Une mort qui provoque l’indignation

Les violences ont atteint leur paroxysme lundi avec la mort d’un étudiant en deuxième année de médecine, dans des circonstances encore floues. Le gouvernement a qualifié les faits de « tragédie » et reconnu des actes de brutalité policière, tout en accusant certains manifestants d’avoir tenté de détruire des infrastructures universitaires.

Des accusations contestées par de nombreux étudiants, qui réclament une enquête indépendante pour faire la lumière sur les circonstances du décès.

Demba Naguel Diallo, étudiant en physique et chimie à l’UCAD, exprime un sentiment largement partagé sur le campus : « Nous sommes vraiment déçus (…) surtout avec ce gouvernement, que nous avons soutenu jusqu'à la fin de la lutte, nous nous attendions à autre chose. (…) J'espère que des enquêtes seront menées sur cette tragédie. »

Une jeunesse désillusionnée

La crise prend une dimension particulièrement sensible dans un pays où près de 75 % de la population a moins de 35 ans. Les jeunes ont joué un rôle déterminant dans l’alternance politique de 2024, soutenant massivement le pouvoir actuel et ses promesses de rupture avec l’ancien système.

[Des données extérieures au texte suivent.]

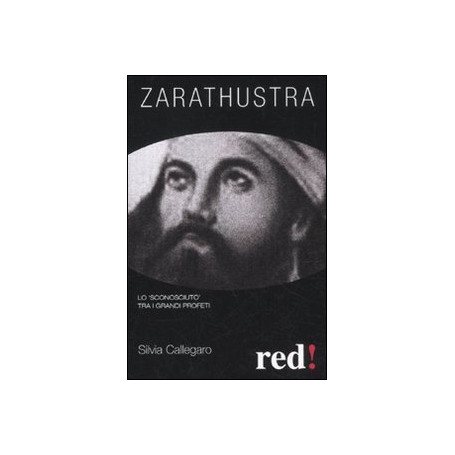 Zarathustra. Lo «sconosciuto» tra i grandi profeti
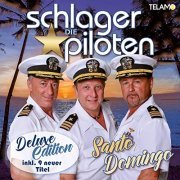 Die Schlagerpiloten - Santo Domingo (Deluxe Edition) (2020)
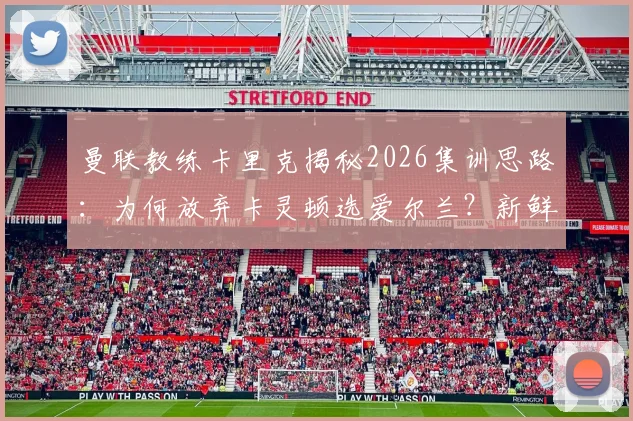 曼联教练卡里克揭秘2026集训思路：为何放弃卡灵顿选爱尔兰？新鲜感成关键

Aujourd’hui, certains parlent de trahison. « Une honte pour l’Afrique », lancent des étudiants, dénonçant des violences qu’ils jugent incompatibles avec les espoirs placés dans les nouvelles autorités.

Un campus toujours fermé

Deux jours après les affrontements, le calme est revenu à l’UCAD. Les portes de l’université et des résidences étudiantes restent toutefois fermées. De nombreux étudiants ont quitté Dakar sans savoir quand les cours reprendront.

Au-delà des dégâts matériels, c’est désormais la relation entre le pouvoir et une partie de la jeunesse sénégalaise qui semble fragilisée, dans l’attente de réponses, d’éventuelles responsabilités établies et de mesures concrètes pour restaurer la confiance.